After a media and political backlash, Prime Minister Harper and International Co-ordination Minister Bev Oda backtracked on Cannon’s behalf. They stated that while contraceptives are not off the table, abortion would not be funded out of Canada’s contribution to the G8 Maternal and Child Health Package. This is despite the Family Guidance Association of Ethiopia, one of the benefactors of The Global Fund (and a group dealing with the needs of the developing world every day), pointing out that, “unsafe abortion contributes to about 54 per cent of all direct obstetric deaths in Ethiopia.”
But that was then. Over the summer, Oda decided to go on a fact finding mission to Mali and Mozambique and after spending time in countries with GDPs of $1,200 USD and $900 USD respectively (Canada’s GDP per capita is roughly 40 times that), she recanted. When asked by the Ottawa Citizen if one could improve maternal mortality rates without family planning, Oda replied, “Of course not.”

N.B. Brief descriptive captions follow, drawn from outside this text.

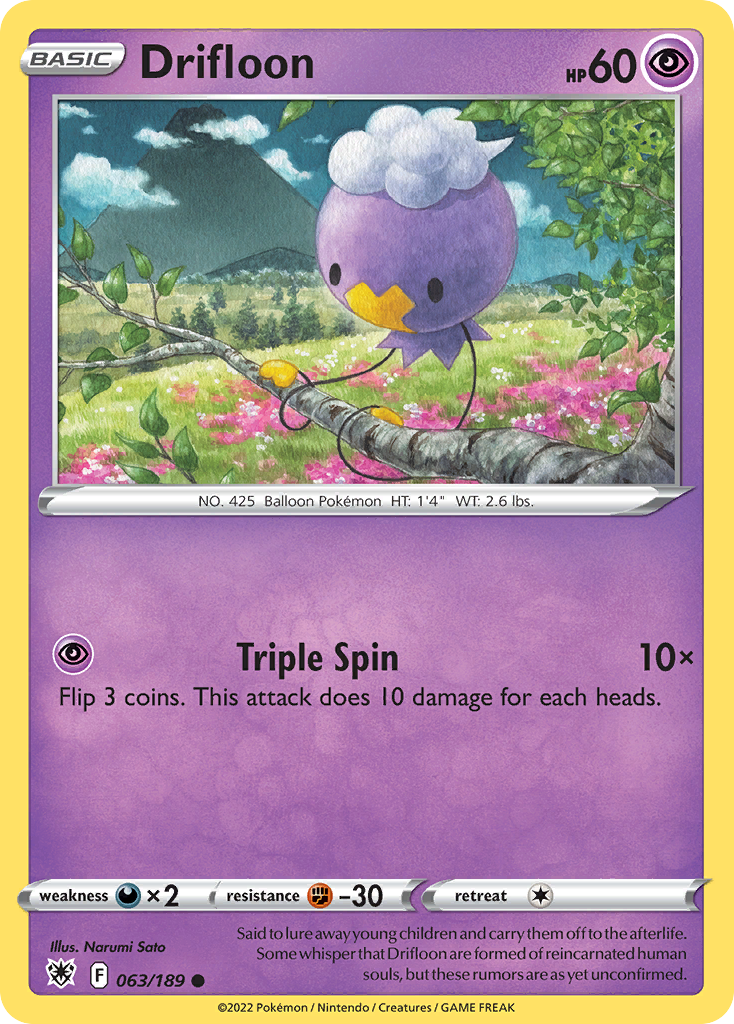 Drifloon — SWSH10: Astral Radiance #063/189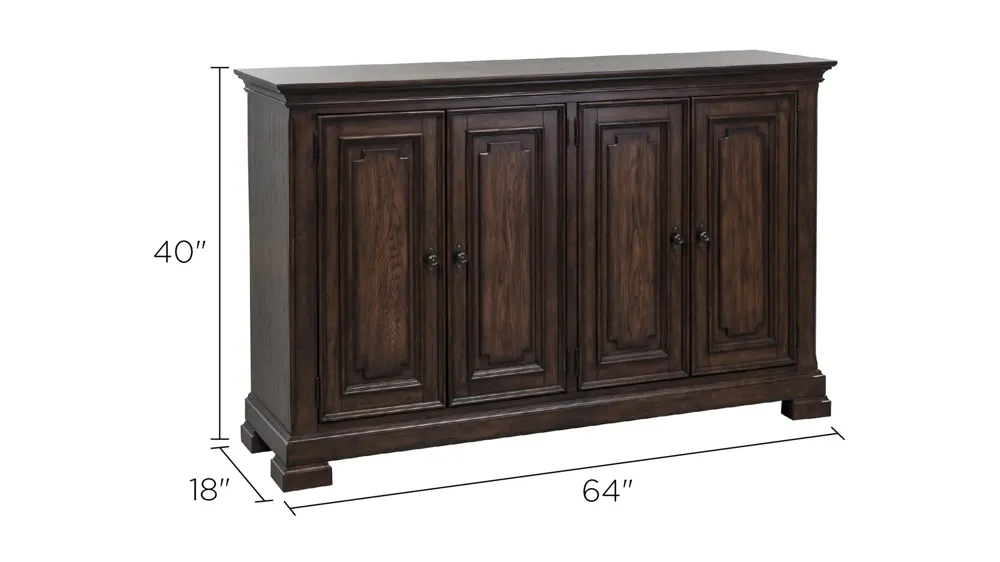 Denise Buffet Dimensions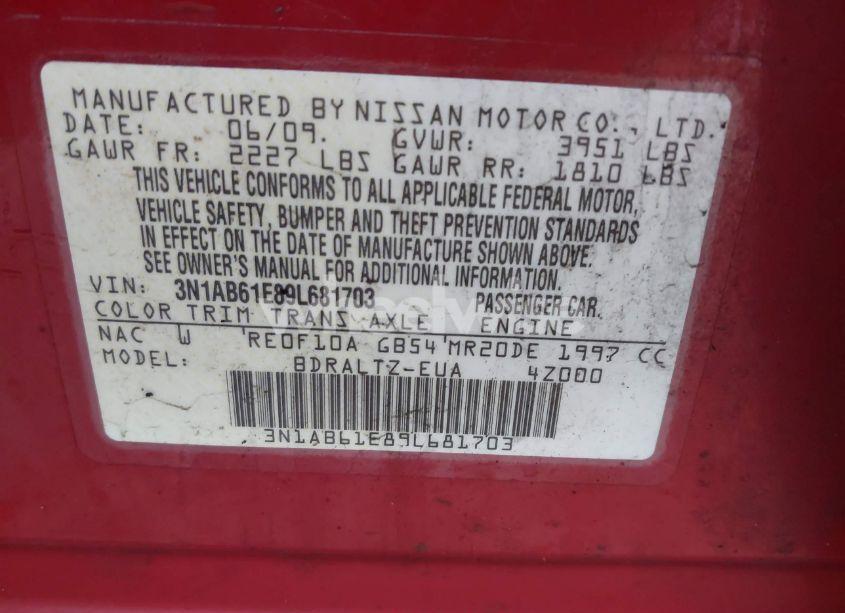 Photo 9 of 2009 Nissan Sentra 2.0S (VIN 3N1AB61E89L681703)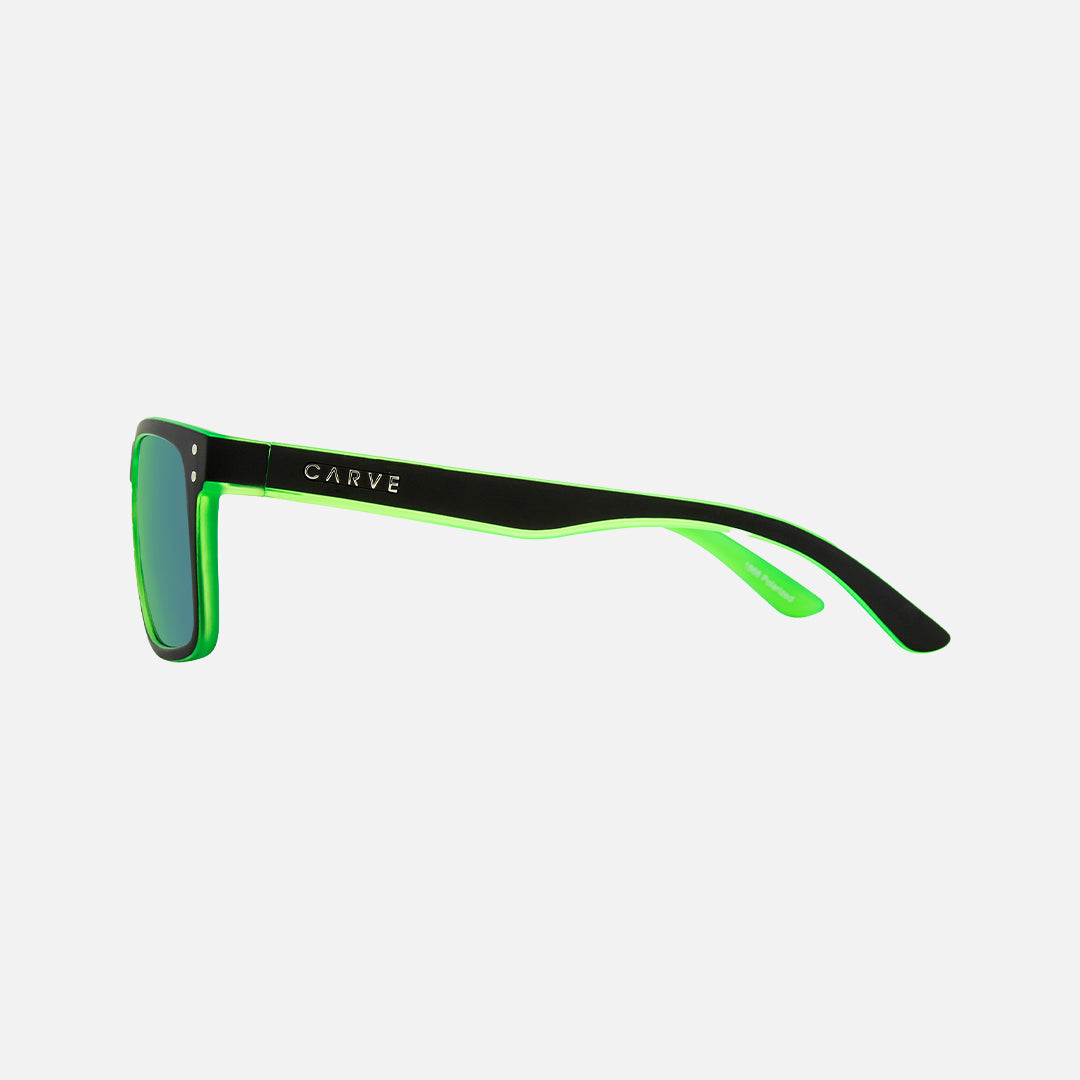 Goblin - Polarized Iridium Matt Black / Green Frame Sunglasses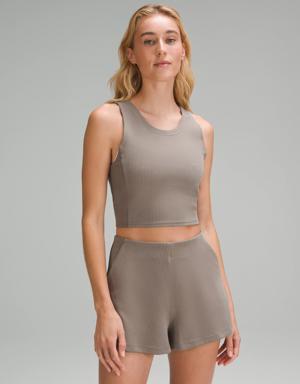 Ribbed Softstreme Cropped Tank Top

Suddenly $1.1 billion of G8 Maternal and Child Health money is being given to a global aid group with views on social justice diametrically opposed to the explicitly stated views of the Harper Conservatives. Prime Minister Harper is standing on the floor of the United Nations building admonishing the world to further the cause of maternal and child health, to refocus on the UN Millennium Development Goals that aim at ending poverty and oppression and saving lives and the environment.

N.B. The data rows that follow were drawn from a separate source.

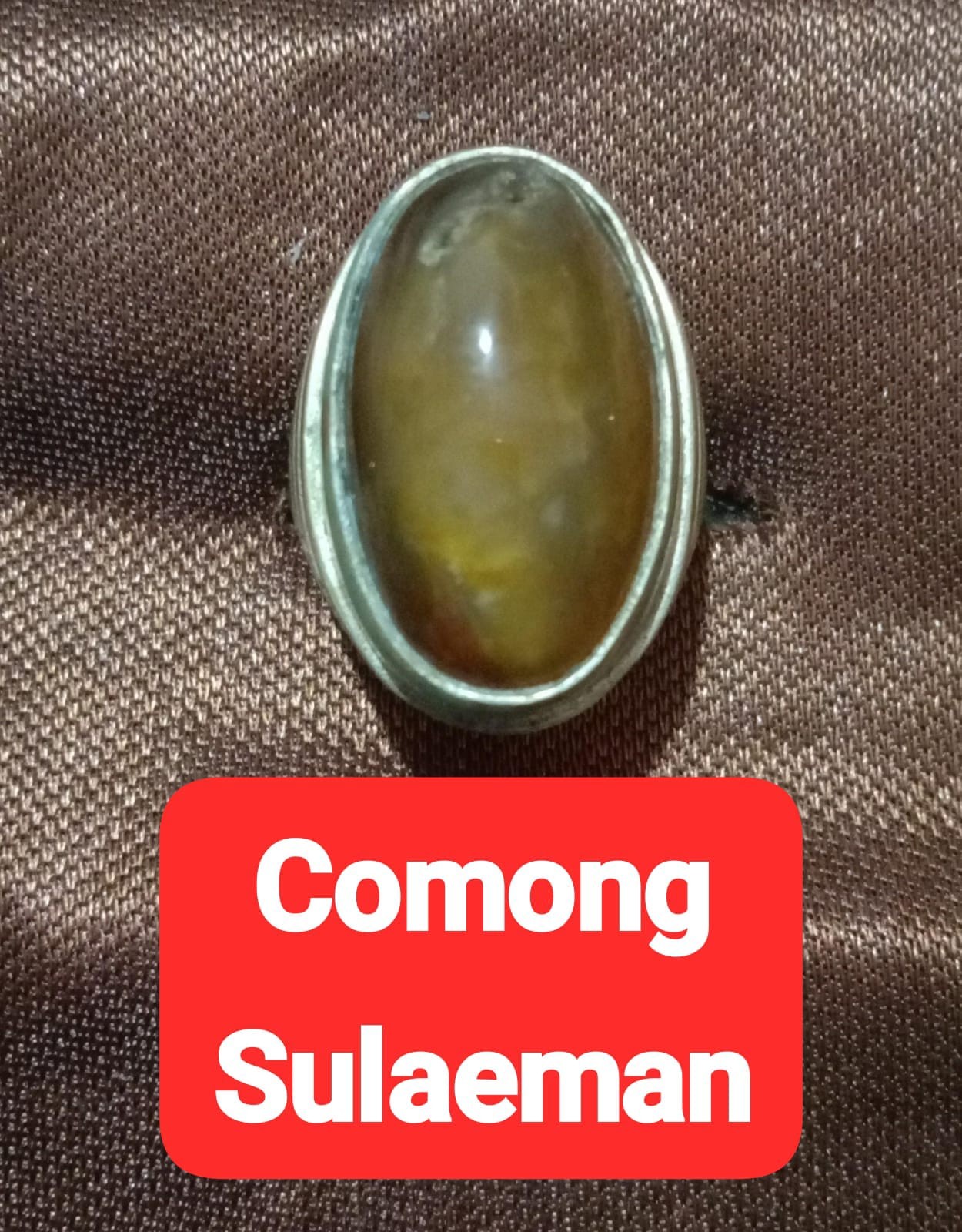 produk Batu akik comong Sulaeman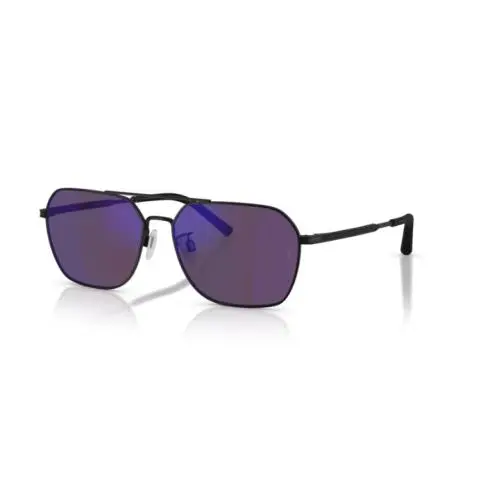 0OV1377S R-17 50624V Matte Black/royal Purple Mirror Sunglasses by Oliver Peoples
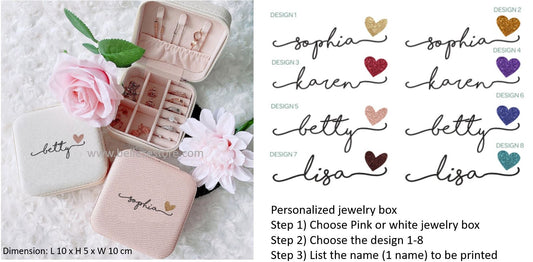 Personalized Jewelry Box (Pre-Order)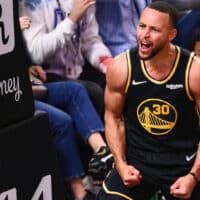 Steph Curry attempts to hit NBA Player Props - April 28, 2025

Has noted evangelical Christian Stephen Harper finally seen the global development light? Has Canada begun to return to its past life of leading the way in poverty reduction and environmental sustainability? Perhaps, but the cynic in me thinks that this is all just a bid for two things: a better world image for Canada as the elections for a seat on the UN Security Council loom, and a means to woo traditional Liberal and NDP supporters into casting a Conservative vote.
It’s not that I’m unhappy that $1.1 billion has just been pledged to save lives all around the world. It’s just that Prime Minister Harper has turned his back on years of regressive and religiously motivated policy and decided to sell out the pro-life vote for a seat on the UN Security Council.
That kind of hypocrisy, even when I get my way because of it, does not sit well with me.